For baby boomers, many of whom are reaching their retirement years, estate planning has moved to the forefront of their minds. Once you are into your mid-60s, you start to realize many of your friends or older relatives are passing away and you want to make sure your affairs are in order sooner rather than later. In the estate planning process, the term probate comes up a lot, leaving many confused as to what exactly probate is and why you might want to avoid it.

Probate basics

Probate is the legal process a person’s property goes through after they die. It involves making sure a will is valid; identifying and gathering the deceased’s property; paying any debts, taxes or estate expenses; and then distributing the remaining assets to those who entitled to receive them.

Going through probate can be a long process—taking anywhere from several months to years. Anyone who owns property and doesn’t have a will must go through probate. Those who die with a will and named beneficiaries also go through probate, but your will, not the state, determines how assets are distributed.

Avoiding probate

If you would like to avoid the probate process, consider taking one of these steps as part of your estate planning:

  • Add a joint owner to your bank account, investment accounts or the deed for your property. This does have tax implications, however, as the beneficiary may need to report this  to the IRS. Also, if you are remarried, you may want to be careful about adding a spouse as a joint property owner. Then your spouse is free to do what they want with your property and you may want to pass own some of those assets from a property sale to your children from a prior marriage.
  • Set up a revocable trust. Upon your death, the ownership of your property transfers to the trust, reducing delay to distribute your assets and reducing costs. Revocable trusts also allow more privacy than probate—curious friends or extended relatives won’t be able to find out the details of the estate and possibly decide they want to contest the will for a share in it.
  • Make sure your retirement accounts or life insurance policies have beneficiaries named.
  • Designate your bank accounts as payable on death and any nonretirement investment accounts as transfer on death.

By working with an experienced estate law attorney, you can set up your estate plan for an easier transfer to your surviving spouse or simplify settling your estate for your loved ones while they are dealing with grief. Having a comprehensive estate plan will ease your peace of mind and theirs.
__________________________________________________
PROBLEMS =>
a) In the probate article, what reason is given for the privacy a revocable trust offers being useful?
b) Repeat the probate article word for word, starting at "Going through probate" and ending at "assets are distributed.".
c) According to the probate article, how long can going through probate take?

MATERIAL PROVIDED =>
__________________________________________________
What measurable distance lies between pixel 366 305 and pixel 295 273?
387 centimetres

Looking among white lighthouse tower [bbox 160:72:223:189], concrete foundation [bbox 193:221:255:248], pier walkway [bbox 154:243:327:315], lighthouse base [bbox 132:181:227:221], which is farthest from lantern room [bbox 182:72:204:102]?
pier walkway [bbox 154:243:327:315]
__________________________________________________
RESULTS BY TASK =>
a) With a revocable trust, curious friends or extended relatives can't find out the details of the estate. Because of this, they are less likely to decide to contest the will to get a share of it.

b)
Going through probate can be a long process—taking anywhere from several months to years. Anyone who owns property and doesn’t have a will must go through probate. Those who die with a will and named beneficiaries also go through probate, but your will, not the state, determines how assets are distributed.

c) Anywhere from several months to years.